Oh My Lord, with the rationalizations NEVER CEASE. Now its the Pee Wee Herman defense.... "I meant to do that". I meant to not be able to sell the apartments I've been trying to sell for two years. Sorry, but thats just wrong. The buildings I named pull ALL apartments for sale... none were "held back". Wishful thinking.

> lowery - these things you mentioned have not been happening. Eddie talks crap and makes things up.

Yes, me, the New York Times, and the buildings all made it up. Genius, the NYtimes RE section did a COVER STORY on this two weeks ago.

> EddieWilson, I think that's true in the less desirable parts of Brooklyn - downtown, Dumbo...

Those are the "less" desirable parts? Talk about rationalization up the wazoo. DUMBO is the MOST EXPENSIVE PART OF BROOKLYN. The buildings named were among the most expensive PSF anywhere in the borough (including when some actual sales were made). Oh my lord, can we cut the lying already??

> EddieWilson and dco - I'm slow... I didn't realize the condos switching to rental buildings was
> going on, certainly not widescale. I'm curious... are the ones you mention in Bklyn a mix of condos
> sold to buyers before the market softened and then the remaining units held by the developer and
> rented out? What happened in the last crash was you would see a condo project announced, the
> building would go up, no one would move in, it would stay empty after completion, deposits would be > returned, and voila -- Tribeca had a new rental building, for instance

Thats exactly what happened with a lot of the stock. Check out the curbed threads on buildings like 110 Livingston, the Nexus, the Beacon, 70 Washington. Crain's reported that only 50% of the new condo construction that has legally been available for sale in Brooklyn since 2006 has sold. Yes, 50%.

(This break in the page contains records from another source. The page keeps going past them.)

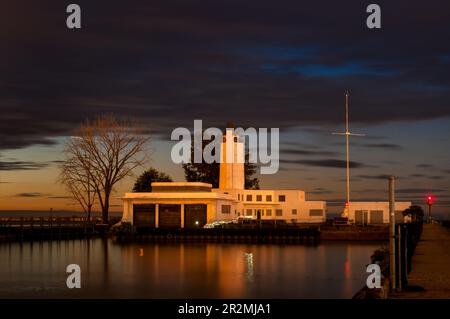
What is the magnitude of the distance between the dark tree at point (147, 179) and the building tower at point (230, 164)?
1185 cm

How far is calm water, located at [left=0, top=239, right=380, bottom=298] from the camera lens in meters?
40.2

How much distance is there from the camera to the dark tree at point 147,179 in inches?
4476

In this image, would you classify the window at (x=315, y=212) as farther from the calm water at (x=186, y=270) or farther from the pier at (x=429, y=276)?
the pier at (x=429, y=276)

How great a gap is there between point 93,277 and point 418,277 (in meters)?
26.3

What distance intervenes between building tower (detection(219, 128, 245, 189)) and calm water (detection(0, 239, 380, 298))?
100ft

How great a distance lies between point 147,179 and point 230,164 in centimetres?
1450

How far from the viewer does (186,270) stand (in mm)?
51719

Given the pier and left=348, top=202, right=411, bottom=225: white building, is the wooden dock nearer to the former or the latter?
left=348, top=202, right=411, bottom=225: white building

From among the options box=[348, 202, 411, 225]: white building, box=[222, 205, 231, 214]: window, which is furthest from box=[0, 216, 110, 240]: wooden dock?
box=[348, 202, 411, 225]: white building

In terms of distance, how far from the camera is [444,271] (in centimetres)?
2961

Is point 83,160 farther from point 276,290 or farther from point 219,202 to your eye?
point 276,290

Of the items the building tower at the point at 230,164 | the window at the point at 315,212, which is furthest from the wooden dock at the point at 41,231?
the window at the point at 315,212

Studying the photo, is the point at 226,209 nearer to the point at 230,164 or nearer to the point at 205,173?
the point at 230,164
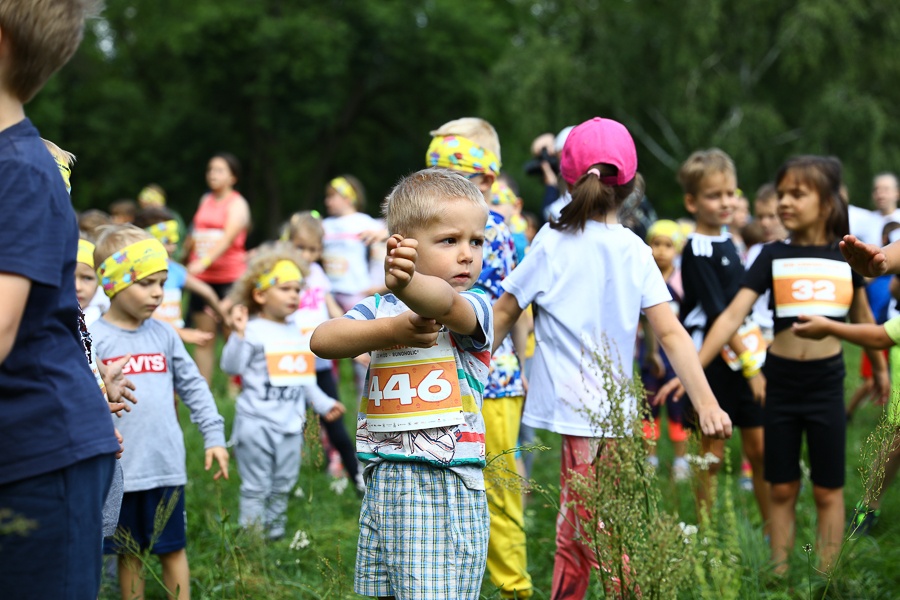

As much as some want to claim that the builders meant to do that, its an outright lie.

Again, this was a New York Times RE section COVER STORY. I know that some folks want to bury their heads in the sand, but facts are facts.

> Like I said it starts with the the surrounding areas first. All the signs
> are flashing and some just choice to ignore it

100%. Its an old story. If we didn't have the deniers, we wouldn't have had the bubble and crash in the first place.

Folks like LICComment just don't want you to know the truth because they've soiled themselves worrying that they bought at the top of a bubble.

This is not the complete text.